Today I finally feel like a grown up.  Even though I’ve lived independently since the age of 21 I’ve still always felt like someone’s daughter.  I’ve always had my parents for back-up, support and advice.  And it’s no longer there.  Now they turn to me for back-up, support and advice and it’s taken a lot of adjusting to.  But I know I’m up to the Change.

 

 

A new chapter

I had an “a-ha” moment this morning.  The past year or so seems to have been tumultuous.  I wake up in a morning with my stomach in knots, have moments of pure rage, burst into tears for no reason, feel lost, adrift, confused and overwhelmed.  You’ll have to trust me when I say it’s just not like me.

I’ve been putting a lot of it down to hormones and, while they’re definitely playing their part, I realized this morning it’s much bigger than that.

I am at one of life’s turning points.  Many people approaching fifty will be dealing with parents who are ill or who have passed away and it throws up profound feelings which we have no experience dealing with.  I know my Mum’s loss will affect me in ways I can’t even imagine, and even though she’s still here I’m already trying to build a life without her as its focal point so that when I do lose her I won’t completely fall apart.

The approaching menopause also reminds me that a new chapter is about to begin.  Most women approaching this time in their lives have similar feelings.  For those with children it’s often about empty nest syndrome and about re-evaluating relationships with husbands and partners.  For me it’s more about recognising my body can only continue to deteriorate and the scary thought of increasing disability and diminishing finances with which to pay for help.

I’ve let go of some long-standing friendships in the past few years and, while this has been upsetting and traumatic, I recognise that the relationships were making me unhappy and my mounting resentment wasn’t good for anyone.  It’s left me more isolated than ever, but the whole point was that I was already feeling isolated which I wouldn’t have been if the friendships were as they should be.

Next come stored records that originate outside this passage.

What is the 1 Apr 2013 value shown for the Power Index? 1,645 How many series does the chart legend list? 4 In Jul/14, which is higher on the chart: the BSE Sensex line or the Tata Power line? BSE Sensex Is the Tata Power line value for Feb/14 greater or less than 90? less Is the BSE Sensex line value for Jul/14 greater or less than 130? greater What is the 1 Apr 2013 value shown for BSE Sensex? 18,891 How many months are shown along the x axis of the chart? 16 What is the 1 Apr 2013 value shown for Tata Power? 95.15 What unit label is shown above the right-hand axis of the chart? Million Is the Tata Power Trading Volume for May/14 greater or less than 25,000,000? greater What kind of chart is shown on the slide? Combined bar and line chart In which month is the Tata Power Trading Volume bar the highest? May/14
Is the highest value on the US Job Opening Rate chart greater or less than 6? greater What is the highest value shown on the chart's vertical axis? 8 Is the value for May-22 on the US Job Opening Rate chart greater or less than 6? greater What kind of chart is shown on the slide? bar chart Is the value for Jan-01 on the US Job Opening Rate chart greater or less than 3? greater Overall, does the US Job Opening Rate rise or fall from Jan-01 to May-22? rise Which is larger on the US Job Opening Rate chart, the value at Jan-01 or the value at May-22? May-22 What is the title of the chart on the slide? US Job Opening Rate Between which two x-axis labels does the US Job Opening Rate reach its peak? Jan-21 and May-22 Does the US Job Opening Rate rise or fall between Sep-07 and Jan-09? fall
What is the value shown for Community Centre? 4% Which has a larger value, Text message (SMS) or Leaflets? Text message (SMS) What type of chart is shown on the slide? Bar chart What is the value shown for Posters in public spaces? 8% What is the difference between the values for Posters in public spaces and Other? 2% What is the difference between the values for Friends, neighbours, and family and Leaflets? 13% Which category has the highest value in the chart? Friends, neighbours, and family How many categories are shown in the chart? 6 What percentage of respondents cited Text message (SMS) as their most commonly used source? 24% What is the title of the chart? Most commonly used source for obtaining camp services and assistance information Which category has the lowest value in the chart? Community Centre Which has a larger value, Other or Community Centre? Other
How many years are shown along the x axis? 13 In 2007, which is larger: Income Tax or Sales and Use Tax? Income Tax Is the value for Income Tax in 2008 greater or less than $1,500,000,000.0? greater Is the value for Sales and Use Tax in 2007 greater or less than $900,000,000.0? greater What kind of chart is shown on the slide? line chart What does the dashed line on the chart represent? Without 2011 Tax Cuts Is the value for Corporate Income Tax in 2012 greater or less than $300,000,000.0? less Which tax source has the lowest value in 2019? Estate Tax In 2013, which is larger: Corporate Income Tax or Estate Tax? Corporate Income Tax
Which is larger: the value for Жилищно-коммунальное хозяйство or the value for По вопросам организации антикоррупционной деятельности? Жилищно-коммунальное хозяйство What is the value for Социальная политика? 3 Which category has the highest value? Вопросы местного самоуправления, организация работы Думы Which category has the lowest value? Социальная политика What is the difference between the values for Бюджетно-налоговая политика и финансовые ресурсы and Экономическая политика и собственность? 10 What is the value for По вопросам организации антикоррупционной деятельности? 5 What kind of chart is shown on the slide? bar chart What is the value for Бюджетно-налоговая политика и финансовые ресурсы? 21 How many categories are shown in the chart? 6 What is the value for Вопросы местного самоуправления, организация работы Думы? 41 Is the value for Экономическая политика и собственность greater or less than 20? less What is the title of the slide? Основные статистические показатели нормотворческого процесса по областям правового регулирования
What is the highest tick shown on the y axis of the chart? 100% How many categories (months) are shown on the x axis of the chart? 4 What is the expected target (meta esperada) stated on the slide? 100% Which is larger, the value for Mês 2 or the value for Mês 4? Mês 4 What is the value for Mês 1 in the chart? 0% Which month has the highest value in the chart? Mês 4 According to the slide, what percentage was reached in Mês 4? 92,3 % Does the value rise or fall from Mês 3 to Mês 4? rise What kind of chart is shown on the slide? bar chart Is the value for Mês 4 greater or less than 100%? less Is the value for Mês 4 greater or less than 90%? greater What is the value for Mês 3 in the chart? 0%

Any transition is scary and for a while causes huge turmoil.  But I hope by realizing what’s going on, and taking some control over the situation and accepting it’s going to be difficult and just breathing my way through it, I can come out the other side in the next few years ready for a new phase.

I don’t want to be a lonely crippled pensioner who sits watching telly all day waiting to die.  As long as my body will allow I want to be outdoors, trying new hobbies, meeting new people and making the most of my short time left on the planet. There are millions of people around the world so much worse off than me, so I’ll continue to do my volunteer work and making my garments for AIDS orphans in Africa.  I’ll try to improve my photographic skills, which makes me appreciate the wonderful area in which I live.  I’ll treasure my little rescue dog who spends his whole day simply loving me.

I’ll try to focus on the positives – look forwards not backwards.  I’ve been so incredibly lucky to have my Mum until I’m well into my forties – my Dad lost his father when he was just 15 and my Mum lost her Dad before I was born.  I’m also lucky to have had the closeness we’ve shared, which many people sadly don’t have with their parents.  But I recognise I need to build a life on my own now, whatever shape that life takes.

It won’t be easy, but then none of the other transitions in my life (puberty, leaving home, divorce, coming to terms with chronic illness) have been easy either……..but eventually I’ve found my way through just like I’ll find my way through this.  I just need to be kind to myself, accept it’s OK to feel the way I do, recognise it will be a long and bumpy road and give it time.